In questa mia fase patriottica/nostalgica non poteva mancare un tributo al più importante, influente, pacchiano, palestrato, chiacchierato gruppo power italiano di sempre: i
Rhapsody. Ero parecchio giovincello quando mi imbattei (per sbaglio tra l’altro) in
“Legendary Tales”. Allora come oggi avevo gusti musicali abbastanza eterogenei (per me era normale alternare Sex Pistols, Genesis e Cat Stevens) ma lo shock provocato dalla band triestina fu come un fulmine a ciel sereno: un riuscito connubio tra rock/metal e musica classica, un immaginario epico/medievaleggiante (e sì, un po’ da invasati), un azzeccato equilibrio tra strumenti “classici” ed elettrici, una voce da brividi (il nostro amato “Fabione Nazionale”), un senso della misura invidiabile nonostante la tantissima carne al fuoco. Alla faccia della band esordiente! Il periodo, a livello internazionale, era sicuramente “fertile” (si pensi agli Stratovarius, ai Blind Guardian, agli Hammerfall, agli Angra e chi più ne ha più ne metta) ma il primo full-length della band italiana non è stato solo il trampolino di lancio per la loro carriera bensì ha spalancato le porte a innumerevoli altre realtà che altrimenti sarebbero rimaste confinate nelle proprie sale prove o poco più (se un certo modo di concepire il metal non avesse avuto riscontri di mercato positivi non so se qualcuno avrebbe scommesso, ad esempio, su band come gli Epica o simili).

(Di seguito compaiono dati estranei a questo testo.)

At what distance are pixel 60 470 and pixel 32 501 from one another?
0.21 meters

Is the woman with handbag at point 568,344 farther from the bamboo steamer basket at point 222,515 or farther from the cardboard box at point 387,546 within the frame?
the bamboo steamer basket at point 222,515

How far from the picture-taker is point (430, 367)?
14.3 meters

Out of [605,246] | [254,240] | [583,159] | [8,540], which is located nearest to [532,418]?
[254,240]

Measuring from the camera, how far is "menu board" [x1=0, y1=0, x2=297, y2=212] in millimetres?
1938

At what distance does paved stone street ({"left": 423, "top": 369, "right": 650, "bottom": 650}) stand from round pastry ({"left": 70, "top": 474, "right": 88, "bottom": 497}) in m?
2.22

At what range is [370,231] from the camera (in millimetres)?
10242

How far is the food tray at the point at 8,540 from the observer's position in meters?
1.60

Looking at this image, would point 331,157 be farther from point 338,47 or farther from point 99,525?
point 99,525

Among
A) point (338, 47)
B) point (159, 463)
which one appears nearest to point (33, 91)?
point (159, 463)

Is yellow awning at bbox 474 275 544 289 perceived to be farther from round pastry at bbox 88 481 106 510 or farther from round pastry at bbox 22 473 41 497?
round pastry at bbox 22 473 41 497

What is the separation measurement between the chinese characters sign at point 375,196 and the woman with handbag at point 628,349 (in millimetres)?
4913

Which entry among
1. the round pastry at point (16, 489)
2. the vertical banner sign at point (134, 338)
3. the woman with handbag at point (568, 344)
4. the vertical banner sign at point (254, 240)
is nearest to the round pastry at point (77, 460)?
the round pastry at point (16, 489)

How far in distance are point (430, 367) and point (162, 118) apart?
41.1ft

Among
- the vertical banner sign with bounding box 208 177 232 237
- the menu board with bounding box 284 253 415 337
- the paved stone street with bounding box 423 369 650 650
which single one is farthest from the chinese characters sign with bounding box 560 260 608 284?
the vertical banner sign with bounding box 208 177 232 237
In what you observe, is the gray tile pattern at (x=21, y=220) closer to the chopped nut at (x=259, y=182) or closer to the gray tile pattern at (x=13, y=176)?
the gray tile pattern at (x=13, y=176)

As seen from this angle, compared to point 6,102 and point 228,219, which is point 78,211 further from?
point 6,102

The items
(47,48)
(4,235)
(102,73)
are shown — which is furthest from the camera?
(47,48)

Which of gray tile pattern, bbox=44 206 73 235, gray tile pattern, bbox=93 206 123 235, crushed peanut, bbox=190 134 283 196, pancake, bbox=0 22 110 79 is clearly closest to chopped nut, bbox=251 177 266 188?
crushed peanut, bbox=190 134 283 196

“Warrior Of Ice”, “Rage Of The Winter”, “Flames Of Revenge”, “Land Of Immortals”, “Lord Of The Thunder” sono brani che ancora oggi gli amanti del genere ascoltano (e ricordano) con piacere per le loro melodie efficaci, gli arrangiamenti pomposi, le atmosfere volutamente barocche e folkloristiche. Cosa ha reso grandi i
Rhapsody nel tempo? A mio avviso la risposta è una sola, ed è la
continuità, la capacità di produrre album a raffica (tra uscite di gruppo e solistiche parliamo di un disco all’anno dal 1997 al 2006, con una “pausa forzata” per problemi contrattuali dal 2006 al 2009 e un ritorno coi controfiocchi l’anno seguente a nome
“The Frozen Tears Of Angels”) e sempre all’altezza, nonostante una quasi totale assenza dai palchi e una critica non sempre “equa” nei loro confronti. Dagli italiani c’è spesso da imparare, soprattutto da quelli bravi. Non dimenticatelo. Mai.